Les choix opérés pour représenter un cinéma hong kongais toujours vivace malgré les successions d’actes de décès prononcés depuis la rétrocession et la " fuite des cerveaux " qu’elle occura, mettent à l’honneur des œuvres qui, même encore ouvertes, se distinguent par leur cohérence. On regrettera cependant le parti pris de privilégier des " auteurs " au lieu de genres (pas de comédies, aucun exemple du renouveau pléthorique du Wu Xia Pian dans les années 90).
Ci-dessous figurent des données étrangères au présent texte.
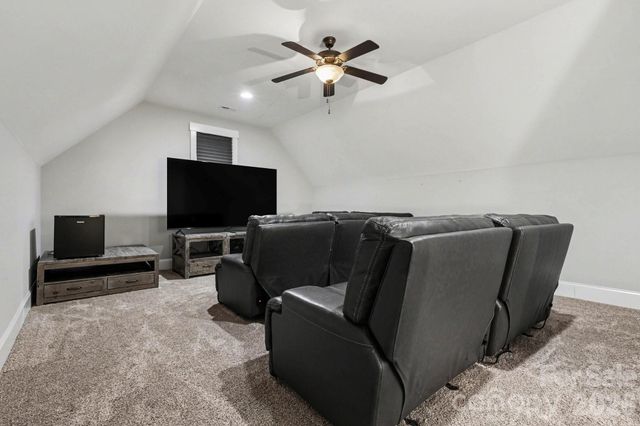 4193 Persimmon Road, Lancaster, SC 29720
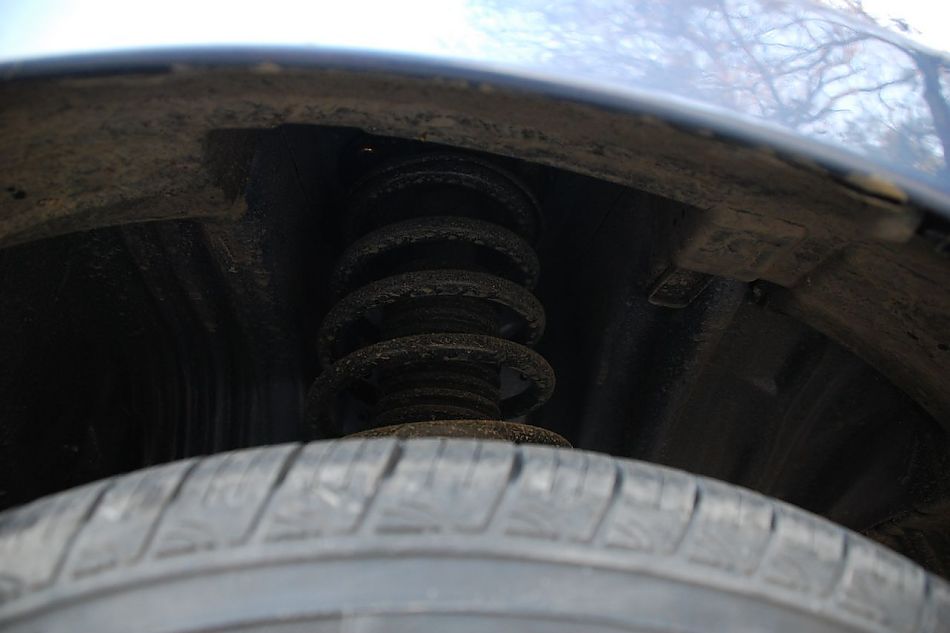ɭM80 1.5Lʵ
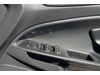 Ford EcoSport Ford Ecosport Hatchback 1.0 EcoBoost 125 Titanium 5dr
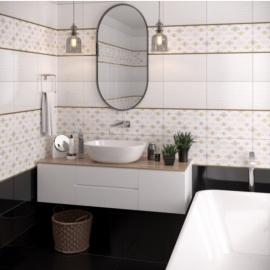 Фелиса Gracia Ceramica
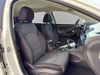 Hyundai i30 1.0 TGDI 48V Klass  - Foto 2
Ainsi, ce sont les cinéastes et producteurs Johnny To et Ringo Lam qui nous donneront des nouvelles d’un cinéma toujours actif. Le travail de Johnny To, rapidement intronisé dernier espoir du cinéma hong kongais, fait déjà l’objet de maints textes et articles, en ces pages mêmes. Mais rendez-vous est pris pour une étude des inédits qui s’égrèneront au fil des semaines à venir, à commencer par The Longest Nite (1998) de Patrick Yau, polar ultra-violent et film noir de pure souche.